67 In my view, it has not been shown that the conduct of Canon Australia, in failing to supply HP-only parts, was unconscionable. Nor has it been shown that the failure of Canon Australia to supply HP-only parts has caused damage to Mr and Mrs Patton equal in amount to the cost price of the parts for which James Aston has not paid.
68 Since writing the above, I have had the opportunity to read the draft judgment of Basten JA. I would prefer not to make a decision about the correctness of the alternative ground upon which his Honour favours upholding the appeal. It is not a ground that arose in the course of argument of the case.
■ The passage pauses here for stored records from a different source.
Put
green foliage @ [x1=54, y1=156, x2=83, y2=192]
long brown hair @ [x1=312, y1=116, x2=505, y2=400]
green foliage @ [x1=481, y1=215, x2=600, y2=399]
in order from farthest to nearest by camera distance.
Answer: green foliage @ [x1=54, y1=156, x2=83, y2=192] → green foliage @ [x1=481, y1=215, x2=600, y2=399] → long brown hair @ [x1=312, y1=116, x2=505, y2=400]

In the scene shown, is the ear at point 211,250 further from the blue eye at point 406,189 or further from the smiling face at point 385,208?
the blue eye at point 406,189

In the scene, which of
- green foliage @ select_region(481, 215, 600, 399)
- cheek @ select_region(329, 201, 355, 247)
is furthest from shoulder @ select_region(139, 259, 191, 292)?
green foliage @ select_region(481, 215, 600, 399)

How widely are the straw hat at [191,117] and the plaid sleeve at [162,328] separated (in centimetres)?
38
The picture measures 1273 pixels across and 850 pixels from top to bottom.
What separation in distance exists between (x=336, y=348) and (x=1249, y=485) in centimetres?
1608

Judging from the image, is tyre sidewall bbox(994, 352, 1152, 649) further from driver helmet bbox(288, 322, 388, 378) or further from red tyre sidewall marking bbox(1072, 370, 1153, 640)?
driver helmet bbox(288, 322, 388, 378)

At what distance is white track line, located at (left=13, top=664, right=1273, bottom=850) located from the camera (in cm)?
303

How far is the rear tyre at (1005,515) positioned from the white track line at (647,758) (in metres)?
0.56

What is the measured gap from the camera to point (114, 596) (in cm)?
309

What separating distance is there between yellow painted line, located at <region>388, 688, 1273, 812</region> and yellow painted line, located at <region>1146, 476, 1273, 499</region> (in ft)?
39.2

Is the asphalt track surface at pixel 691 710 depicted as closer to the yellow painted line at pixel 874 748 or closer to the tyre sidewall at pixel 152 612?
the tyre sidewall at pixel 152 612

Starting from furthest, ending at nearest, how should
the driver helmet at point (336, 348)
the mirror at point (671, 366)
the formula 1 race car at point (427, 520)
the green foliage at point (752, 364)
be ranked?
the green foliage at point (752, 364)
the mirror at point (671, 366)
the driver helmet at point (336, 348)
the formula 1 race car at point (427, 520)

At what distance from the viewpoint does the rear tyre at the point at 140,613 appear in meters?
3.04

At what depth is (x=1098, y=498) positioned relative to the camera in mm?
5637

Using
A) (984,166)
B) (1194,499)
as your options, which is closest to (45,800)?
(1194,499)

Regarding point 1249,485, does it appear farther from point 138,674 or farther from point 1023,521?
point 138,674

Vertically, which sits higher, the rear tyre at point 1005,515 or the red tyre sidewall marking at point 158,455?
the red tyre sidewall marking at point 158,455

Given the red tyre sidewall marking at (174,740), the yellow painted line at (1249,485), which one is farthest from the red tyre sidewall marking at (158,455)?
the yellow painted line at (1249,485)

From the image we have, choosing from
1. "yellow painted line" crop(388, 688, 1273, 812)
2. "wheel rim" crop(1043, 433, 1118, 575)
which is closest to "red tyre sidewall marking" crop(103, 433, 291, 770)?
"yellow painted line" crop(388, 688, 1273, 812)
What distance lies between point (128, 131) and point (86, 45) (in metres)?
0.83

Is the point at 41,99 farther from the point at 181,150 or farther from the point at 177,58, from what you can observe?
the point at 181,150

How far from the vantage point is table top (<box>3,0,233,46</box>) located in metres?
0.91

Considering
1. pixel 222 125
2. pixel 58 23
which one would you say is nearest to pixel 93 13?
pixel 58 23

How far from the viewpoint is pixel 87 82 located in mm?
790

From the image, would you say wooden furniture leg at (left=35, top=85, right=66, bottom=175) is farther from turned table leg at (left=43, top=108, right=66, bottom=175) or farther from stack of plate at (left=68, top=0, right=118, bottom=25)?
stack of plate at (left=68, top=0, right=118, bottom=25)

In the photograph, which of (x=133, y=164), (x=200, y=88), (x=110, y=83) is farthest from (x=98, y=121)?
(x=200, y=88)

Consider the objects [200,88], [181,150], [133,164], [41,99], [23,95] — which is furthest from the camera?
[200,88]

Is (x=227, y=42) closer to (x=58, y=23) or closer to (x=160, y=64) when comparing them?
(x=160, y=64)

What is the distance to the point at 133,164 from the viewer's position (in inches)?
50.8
As well, there is a line of authority that has held that, at least sometimes, a guarantor who has guaranteed the payment of what is actually owing by the principal will not be bound by a judgment or arbitration award obtained by the creditor against the principal: Re Kitchin; ex parte Young (1881) 17 Ch D 668; Begley v Attorney-General (NSW) (1910) 11 CLR 432; Bruns v Colocotronis ("The Vasso") [1979] 2 Lloyds Rep 412. (It may be otherwise if the guarantee is of the amount of any judgment or award against the principal (Compania Sudamericana De Fletes SA v African Continental Bank Ltd ("The Rosarino") [1973] 1 Lloyds Rep 21; Sabemo Pty Ltd v de Groot (1991) 8 BCL 132 at 145 ff).) Further, consideration would need to be given to the significance, for the type of estoppel being invoked here, of the fact that the judgment in question against the company was in effect a default judgment. I would prefer not to embark upon these questions when another path to decide the case is open.